_GIVEN PASSAGE_
Code Style Consistency and Enforcing Uniformity

00:38:17
Speaker
Absolutely. Yeah. So auto format itself is a recipe that has all of the individual options. So you could derive what the predominant style is, and then use that as input to run an auto format recipe to make the recipe in that way.
00:38:33
Speaker
And that's not really something people start with, actually, which is to just go through and add some level of consistency before they do anything else. Why can I see someone running this as soon as Jeff leaves the company going over it to rewrite all Jeff's code? Because Jeff was rubbish at that stuff. I know, yeah. We didn't have the heart to tell him until he left. That's right.
00:39:00
Speaker
I tend to, I think personally, I tend to avoid this kind of conflict by just blaming someone else. I'll just say, we use whatever the IDE default is. No question.
00:39:14
Speaker
That's the easiest way to onboard new employees, especially if you're working in an open source project, you don't have to have a contributors.markdown or something where you can use this style or that style. If I clone it with a popular ID, it should just work. I don't always love the default styles, but I've long since learned to just accept it.
00:39:37
Speaker
Yeah, me too. I generally don't love the default styles, but I love not arguing about it at all. And that's worth more to me. I like languages these days that ship with an official code formatter that has no options and no flags. That certainly makes it a lot easier.
00:39:55
Speaker
But you don't get that luxury. You have to live in a world where that isn't the case, right? That's right. And, you know, there is... You know, GoLang is one of those, right? GoLang is one of those that has GoFund as part of its kind of core technology stack.
00:40:12
Speaker
I think that is representative of Google culture, which is much more control-oriented. Like, you know, Monorepo, Google Java format or Gofumpt, like one style to rule them all. There are some good things about that. You kind of refactor more quickly.
00:40:33
Speaker
But it also has consequences. There's a higher degree of code review. In some ways, things don't move as fast, but there's a lower degree of variability in that code base as well.

_ACTIVITY_
Please translate this sentence from the code style transcript into Spanish: "I like languages these days that ship with an official code formatter that has no options and no flags."

_DATA EXTRACTS_
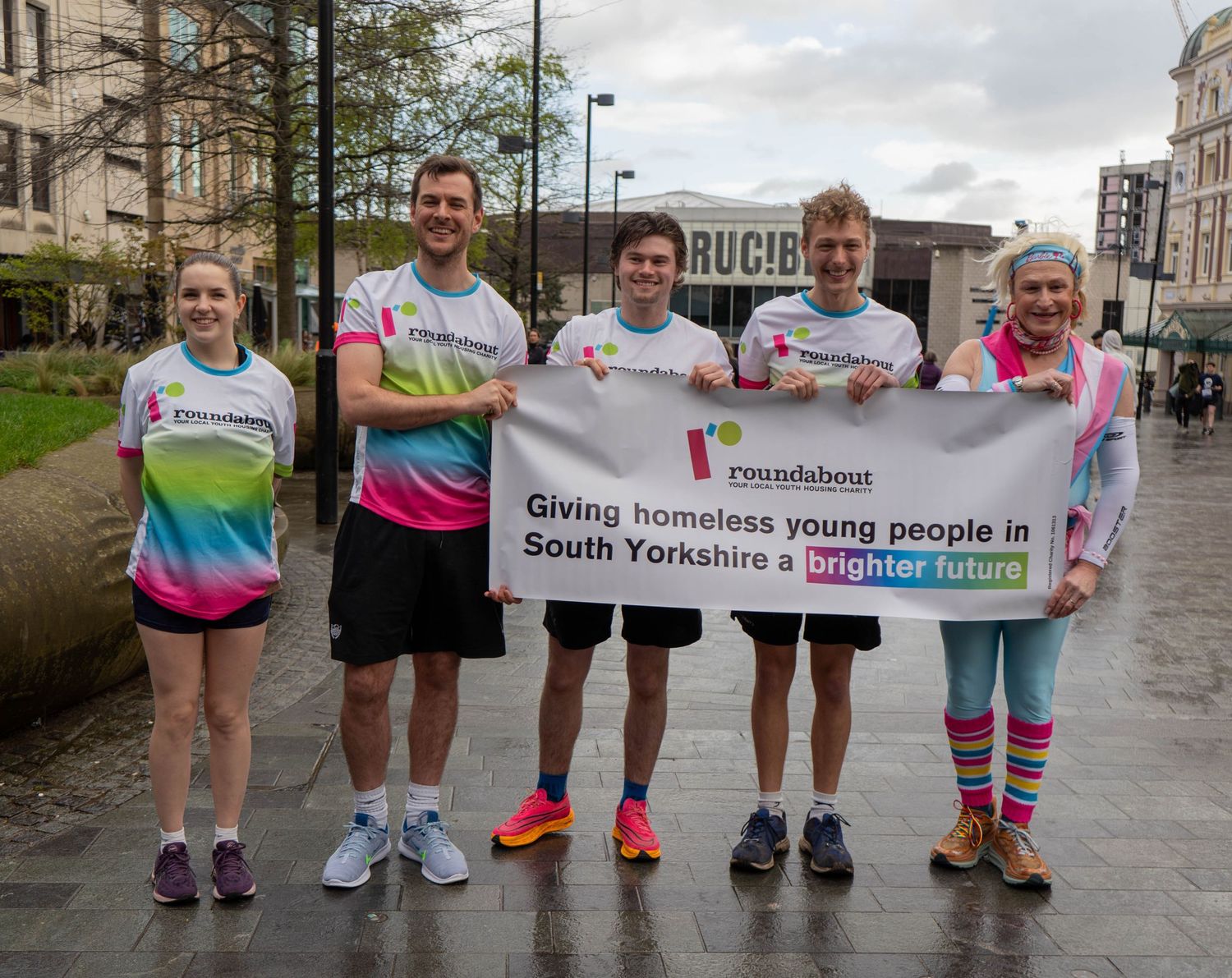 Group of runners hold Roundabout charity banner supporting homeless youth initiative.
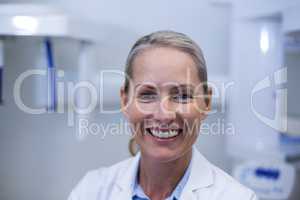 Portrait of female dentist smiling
--
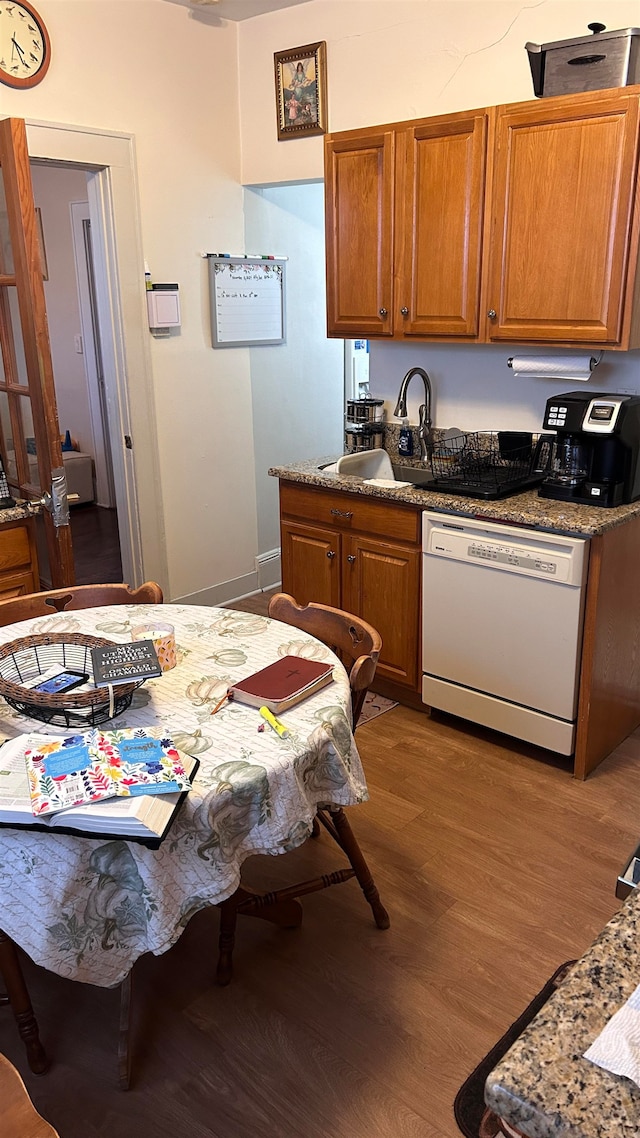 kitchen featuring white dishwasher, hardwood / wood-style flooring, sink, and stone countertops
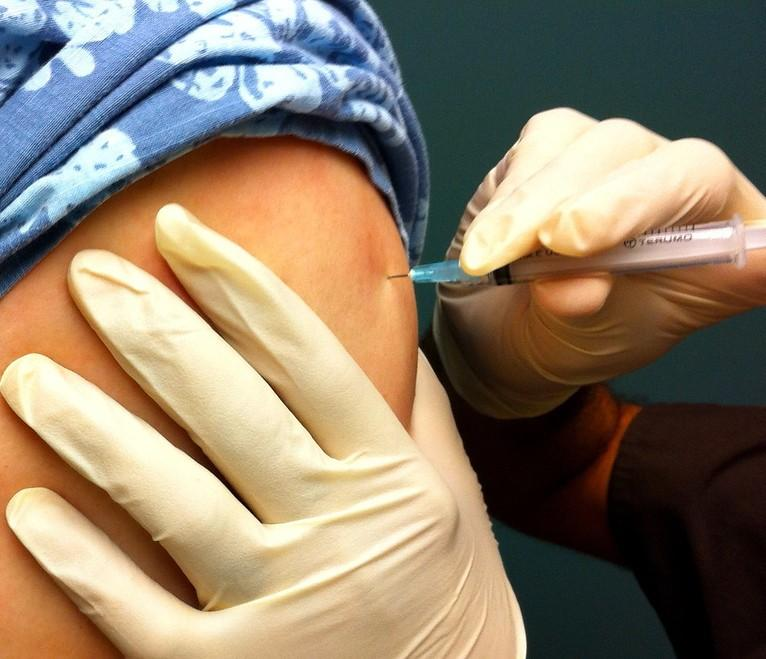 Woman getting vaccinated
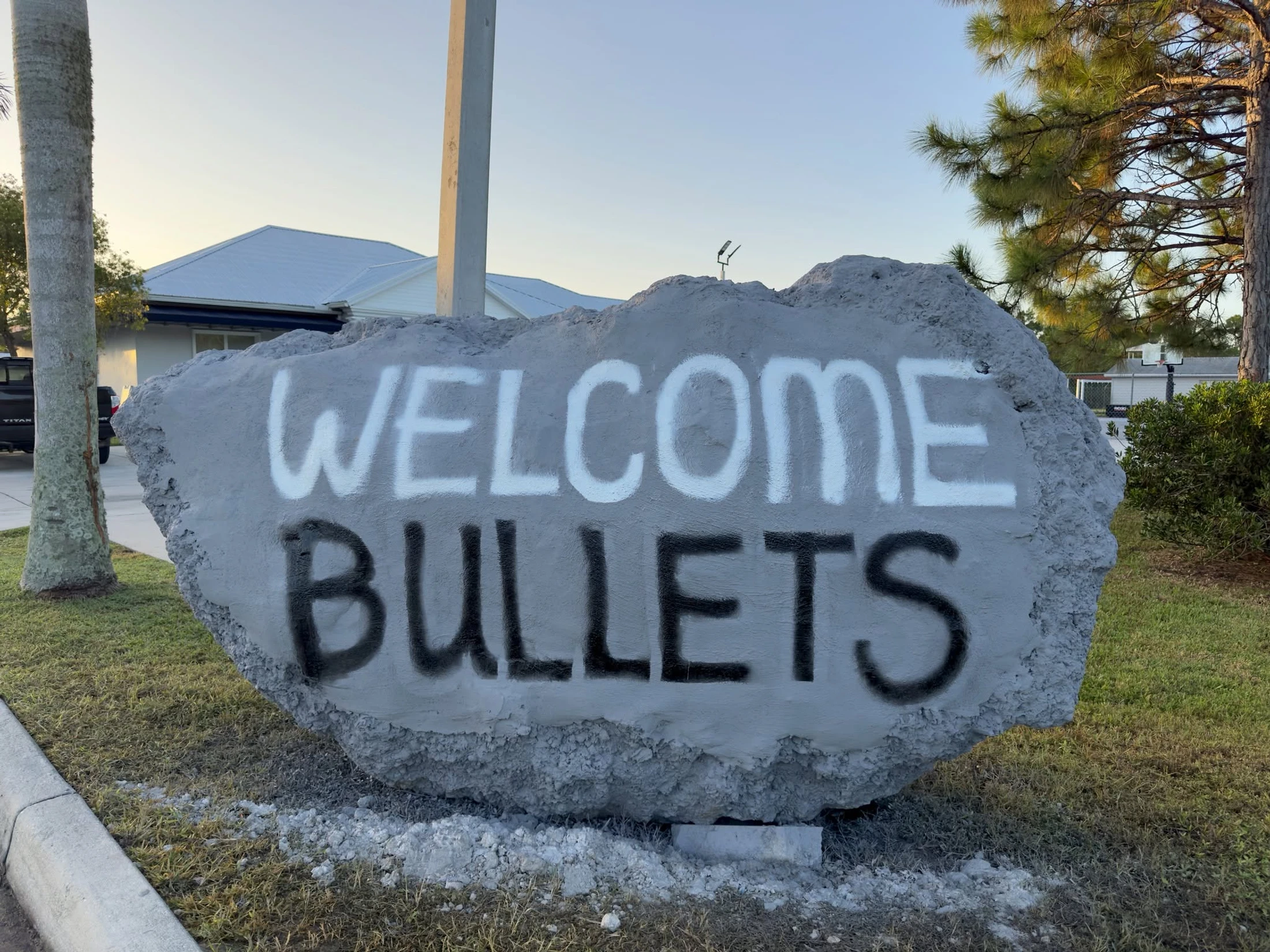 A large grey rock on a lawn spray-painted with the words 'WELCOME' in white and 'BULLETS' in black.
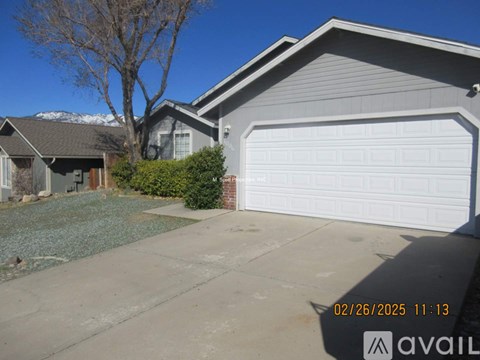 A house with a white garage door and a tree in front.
--
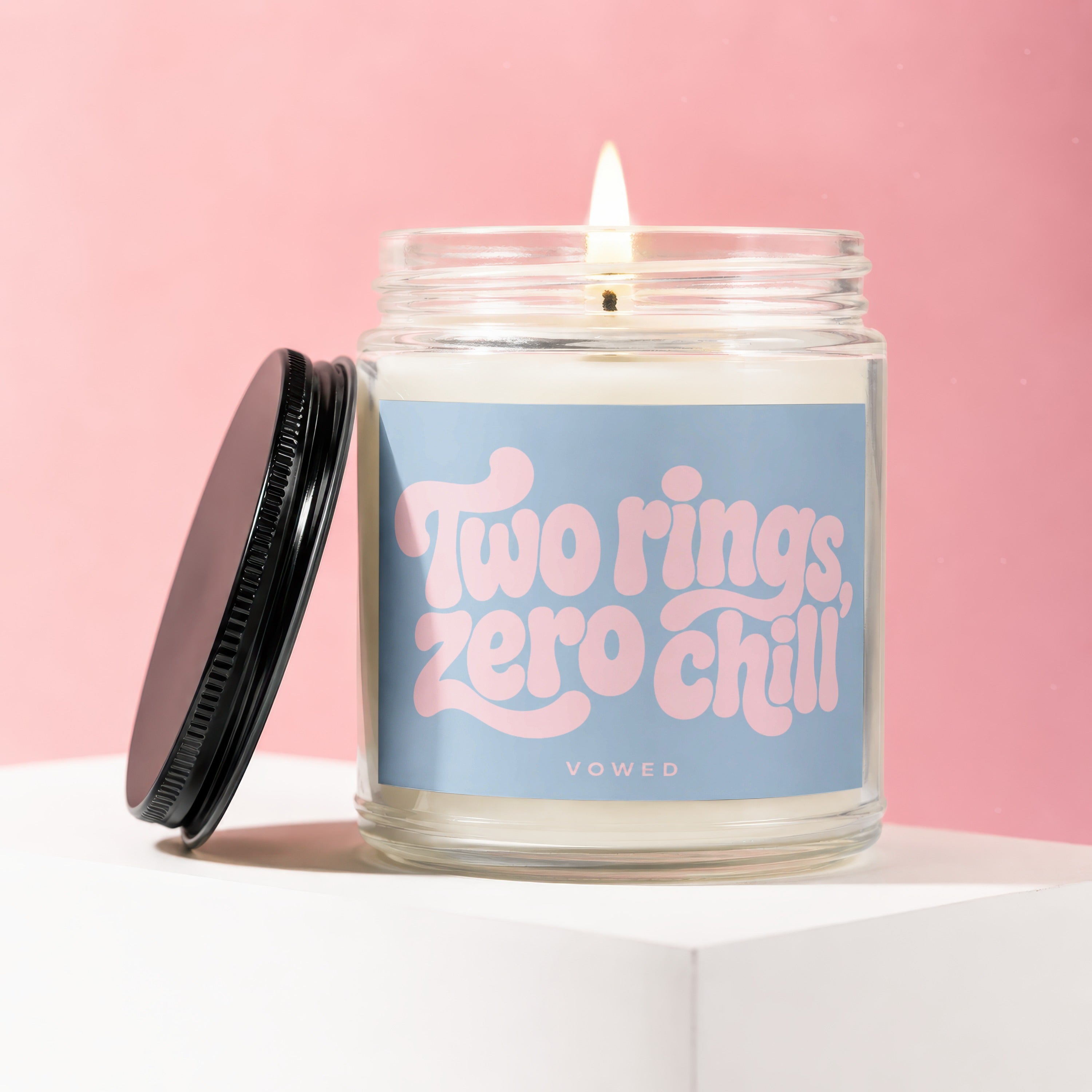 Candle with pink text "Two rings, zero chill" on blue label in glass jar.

_COMPLETED TASK_
Hoy en día me gustan los lenguajes que vienen con un formateador de código oficial que no tiene opciones ni indicadores.